De esa conversación nació la propuesta de organizar un congreso en la universidad, idea que posteriormente dio paso a la conformación de una comisión encargada de planificar y ejecutar dicho proyecto, integrada por miembros como Joaquín Campos Saavedra y Diego Alveal. El trabajo desarrollado dentro de esta comisión permitió identificar el interés y la necesidad de contar con una organización estudiantil permanente dedicada a la promoción de actividades académicas y al fortalecimiento de la investigación jurídica.

Fue así como surgió la Academia de Investigación Jurídica, concebida como una asociación estudiantil orientada a crear y promover instancias de formación complementaria, tales como congresos, charlas, talleres, seminarios y otras actividades académicas.

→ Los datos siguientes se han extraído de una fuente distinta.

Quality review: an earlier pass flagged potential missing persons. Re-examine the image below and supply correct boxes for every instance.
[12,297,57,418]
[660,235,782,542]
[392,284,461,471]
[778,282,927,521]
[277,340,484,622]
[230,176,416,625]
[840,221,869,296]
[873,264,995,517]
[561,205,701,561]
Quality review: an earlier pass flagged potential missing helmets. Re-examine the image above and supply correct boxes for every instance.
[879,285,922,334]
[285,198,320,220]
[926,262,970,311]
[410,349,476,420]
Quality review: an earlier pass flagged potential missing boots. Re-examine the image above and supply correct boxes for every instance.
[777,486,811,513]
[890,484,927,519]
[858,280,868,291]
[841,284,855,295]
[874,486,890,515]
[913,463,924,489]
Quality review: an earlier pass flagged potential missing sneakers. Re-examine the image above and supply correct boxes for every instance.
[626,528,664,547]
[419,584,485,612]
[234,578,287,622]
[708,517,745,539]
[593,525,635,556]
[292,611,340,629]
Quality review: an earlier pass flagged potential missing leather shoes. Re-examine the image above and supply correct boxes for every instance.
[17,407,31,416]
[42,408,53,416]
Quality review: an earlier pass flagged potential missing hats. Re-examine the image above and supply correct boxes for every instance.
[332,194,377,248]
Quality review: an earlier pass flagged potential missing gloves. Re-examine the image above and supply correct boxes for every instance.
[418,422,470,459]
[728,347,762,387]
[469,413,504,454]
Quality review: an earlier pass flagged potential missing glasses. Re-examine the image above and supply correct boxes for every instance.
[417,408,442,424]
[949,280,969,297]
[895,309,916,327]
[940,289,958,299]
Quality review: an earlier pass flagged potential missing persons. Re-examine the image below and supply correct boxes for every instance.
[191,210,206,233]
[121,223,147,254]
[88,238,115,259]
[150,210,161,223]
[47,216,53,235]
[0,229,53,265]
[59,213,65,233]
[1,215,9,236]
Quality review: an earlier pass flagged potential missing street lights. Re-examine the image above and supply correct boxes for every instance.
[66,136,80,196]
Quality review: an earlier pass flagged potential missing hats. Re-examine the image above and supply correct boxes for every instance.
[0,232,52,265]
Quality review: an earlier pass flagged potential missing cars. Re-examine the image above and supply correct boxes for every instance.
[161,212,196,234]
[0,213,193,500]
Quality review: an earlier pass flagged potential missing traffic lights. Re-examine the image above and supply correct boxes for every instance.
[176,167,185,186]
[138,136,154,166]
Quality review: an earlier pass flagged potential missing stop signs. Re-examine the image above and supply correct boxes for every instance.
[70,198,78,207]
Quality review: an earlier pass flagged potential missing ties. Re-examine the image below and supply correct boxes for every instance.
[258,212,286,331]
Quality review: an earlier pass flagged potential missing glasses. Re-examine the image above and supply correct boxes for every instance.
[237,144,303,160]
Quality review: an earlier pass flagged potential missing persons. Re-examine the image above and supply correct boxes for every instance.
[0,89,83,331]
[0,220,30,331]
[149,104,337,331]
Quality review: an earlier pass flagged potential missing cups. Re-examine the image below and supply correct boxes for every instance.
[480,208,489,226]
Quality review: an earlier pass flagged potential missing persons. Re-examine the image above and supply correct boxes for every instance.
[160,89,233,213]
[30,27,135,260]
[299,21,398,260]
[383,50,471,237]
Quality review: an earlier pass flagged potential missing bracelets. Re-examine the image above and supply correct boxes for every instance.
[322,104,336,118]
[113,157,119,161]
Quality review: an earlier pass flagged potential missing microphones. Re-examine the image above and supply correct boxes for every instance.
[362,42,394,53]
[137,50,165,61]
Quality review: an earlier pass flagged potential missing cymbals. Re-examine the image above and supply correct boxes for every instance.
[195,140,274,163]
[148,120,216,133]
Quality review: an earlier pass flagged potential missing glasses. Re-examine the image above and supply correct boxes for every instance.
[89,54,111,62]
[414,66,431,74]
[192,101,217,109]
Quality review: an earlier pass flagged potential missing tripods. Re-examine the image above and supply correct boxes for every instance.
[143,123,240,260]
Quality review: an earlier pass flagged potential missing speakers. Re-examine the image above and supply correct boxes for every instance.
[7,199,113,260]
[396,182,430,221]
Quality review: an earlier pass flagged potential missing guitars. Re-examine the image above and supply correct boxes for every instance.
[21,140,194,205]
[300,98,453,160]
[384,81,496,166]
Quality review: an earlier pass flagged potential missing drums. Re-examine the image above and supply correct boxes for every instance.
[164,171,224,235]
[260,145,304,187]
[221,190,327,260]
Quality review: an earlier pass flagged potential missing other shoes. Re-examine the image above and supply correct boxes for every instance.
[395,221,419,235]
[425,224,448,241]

Su objetivo principal es contribuir al desarrollo intelectual, crítico y profesional de los estudiantes, fomentando la participación universitaria y el interés por el estudio y la investigación del derecho.

La Academia se funda, además, sobre la convicción de que el conocimiento jurídico debe proyectarse más allá del aula, buscando generar un impacto positivo no solo en la formación de sus integrantes, sino también, a futuro, en la comunidad en general mediante la difusión del conocimiento y la promoción de espacios de reflexión académica accesibles y abiertos al diálogo.